- _Task description_
Take the entries that follow and return only the lines from the one with "Looking at the photograph" through the final line, leaving every picture behind.
begin Material provided
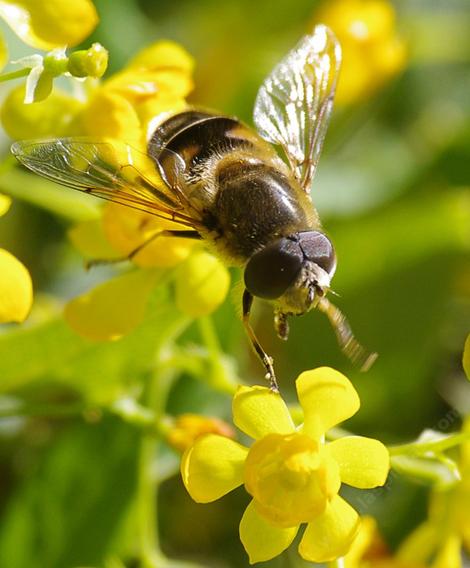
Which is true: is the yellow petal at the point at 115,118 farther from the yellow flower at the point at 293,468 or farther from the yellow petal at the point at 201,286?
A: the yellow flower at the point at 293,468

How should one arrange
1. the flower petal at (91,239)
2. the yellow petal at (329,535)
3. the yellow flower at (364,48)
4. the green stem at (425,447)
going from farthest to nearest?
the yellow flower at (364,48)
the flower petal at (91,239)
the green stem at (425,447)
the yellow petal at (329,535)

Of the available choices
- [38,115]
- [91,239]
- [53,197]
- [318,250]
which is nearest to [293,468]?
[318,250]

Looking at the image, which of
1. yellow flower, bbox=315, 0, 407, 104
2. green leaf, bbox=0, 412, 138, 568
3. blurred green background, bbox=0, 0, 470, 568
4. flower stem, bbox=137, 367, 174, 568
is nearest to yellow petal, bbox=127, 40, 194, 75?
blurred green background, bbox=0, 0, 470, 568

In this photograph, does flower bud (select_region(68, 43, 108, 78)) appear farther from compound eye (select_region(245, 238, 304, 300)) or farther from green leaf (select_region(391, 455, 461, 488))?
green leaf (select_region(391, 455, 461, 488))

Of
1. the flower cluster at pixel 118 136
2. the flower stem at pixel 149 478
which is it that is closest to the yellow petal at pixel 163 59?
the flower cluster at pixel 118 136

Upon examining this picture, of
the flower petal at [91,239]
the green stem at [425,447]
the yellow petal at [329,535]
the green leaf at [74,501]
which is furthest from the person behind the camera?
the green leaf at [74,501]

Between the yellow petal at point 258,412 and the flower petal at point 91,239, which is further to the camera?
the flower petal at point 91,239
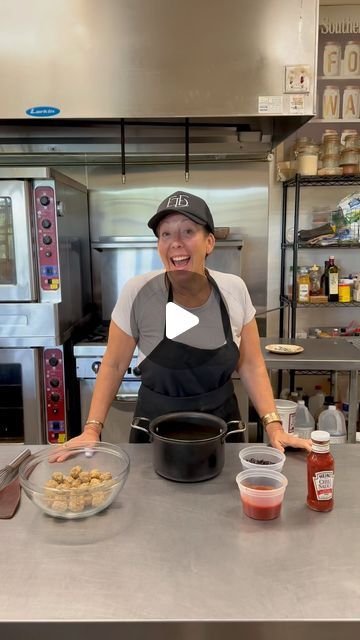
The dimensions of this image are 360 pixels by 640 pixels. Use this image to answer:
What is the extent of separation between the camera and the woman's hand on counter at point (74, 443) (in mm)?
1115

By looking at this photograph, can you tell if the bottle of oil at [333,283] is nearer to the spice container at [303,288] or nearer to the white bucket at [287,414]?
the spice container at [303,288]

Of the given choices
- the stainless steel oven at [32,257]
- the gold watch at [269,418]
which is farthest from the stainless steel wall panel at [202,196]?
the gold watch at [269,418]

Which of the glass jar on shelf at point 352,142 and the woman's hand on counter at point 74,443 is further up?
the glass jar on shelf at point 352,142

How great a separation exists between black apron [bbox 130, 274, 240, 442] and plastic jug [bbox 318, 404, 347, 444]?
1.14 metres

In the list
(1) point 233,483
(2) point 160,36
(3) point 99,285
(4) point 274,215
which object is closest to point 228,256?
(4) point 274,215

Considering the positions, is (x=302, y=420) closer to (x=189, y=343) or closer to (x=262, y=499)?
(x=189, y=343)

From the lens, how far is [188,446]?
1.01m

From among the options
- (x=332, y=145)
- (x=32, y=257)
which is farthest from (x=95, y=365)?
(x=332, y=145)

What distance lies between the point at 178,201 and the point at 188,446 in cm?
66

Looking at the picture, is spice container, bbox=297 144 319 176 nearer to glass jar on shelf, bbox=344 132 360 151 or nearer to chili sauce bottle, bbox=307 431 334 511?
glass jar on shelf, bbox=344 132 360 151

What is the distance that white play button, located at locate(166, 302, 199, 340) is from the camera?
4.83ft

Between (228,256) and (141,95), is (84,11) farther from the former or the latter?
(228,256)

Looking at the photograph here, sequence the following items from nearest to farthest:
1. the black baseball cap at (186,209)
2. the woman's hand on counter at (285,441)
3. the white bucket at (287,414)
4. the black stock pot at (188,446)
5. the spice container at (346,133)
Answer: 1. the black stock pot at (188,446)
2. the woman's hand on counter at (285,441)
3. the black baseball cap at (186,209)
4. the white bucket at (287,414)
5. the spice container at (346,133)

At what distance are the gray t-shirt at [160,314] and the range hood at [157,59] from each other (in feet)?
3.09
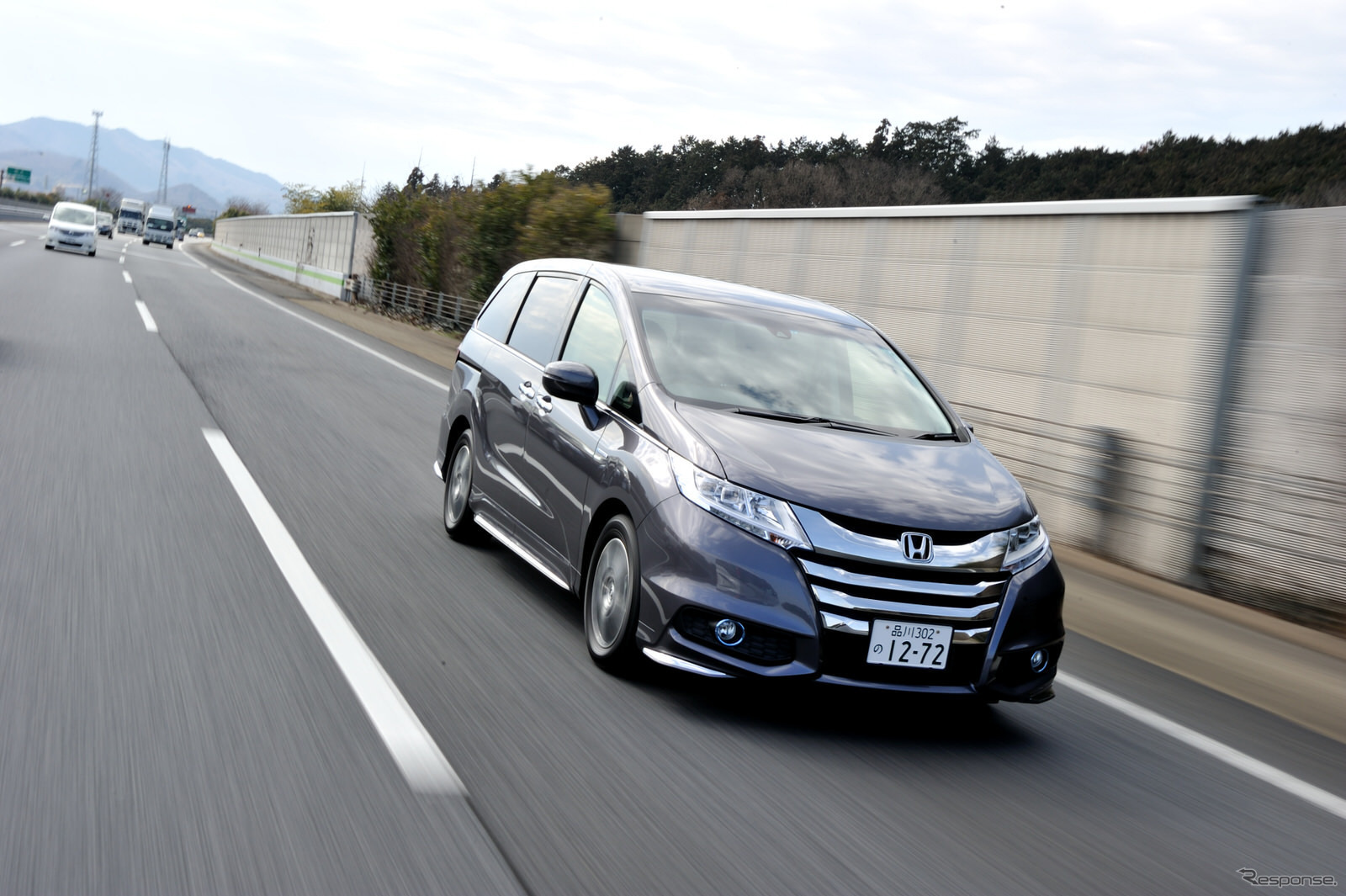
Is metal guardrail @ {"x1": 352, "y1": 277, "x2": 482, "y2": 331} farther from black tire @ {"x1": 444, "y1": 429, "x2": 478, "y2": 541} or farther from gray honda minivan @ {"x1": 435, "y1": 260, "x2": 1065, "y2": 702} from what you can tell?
end Material provided
- _Complete response_
Looking at the photograph here, sequence the following items from nearest to farthest:
1. the black baseball cap at (186,209)
2. the woman's hand on counter at (285,441)
3. the white bucket at (287,414)
4. the black stock pot at (188,446)
5. the spice container at (346,133)
Answer: 1. the black stock pot at (188,446)
2. the woman's hand on counter at (285,441)
3. the black baseball cap at (186,209)
4. the white bucket at (287,414)
5. the spice container at (346,133)

At what distance are the gray t-shirt at [160,314] and the range hood at [157,59] from each other (in feet)?
3.09
Is metal guardrail @ {"x1": 352, "y1": 277, "x2": 482, "y2": 331} farther from black tire @ {"x1": 444, "y1": 429, "x2": 478, "y2": 541} or farther from gray honda minivan @ {"x1": 435, "y1": 260, "x2": 1065, "y2": 702} from what you can tell?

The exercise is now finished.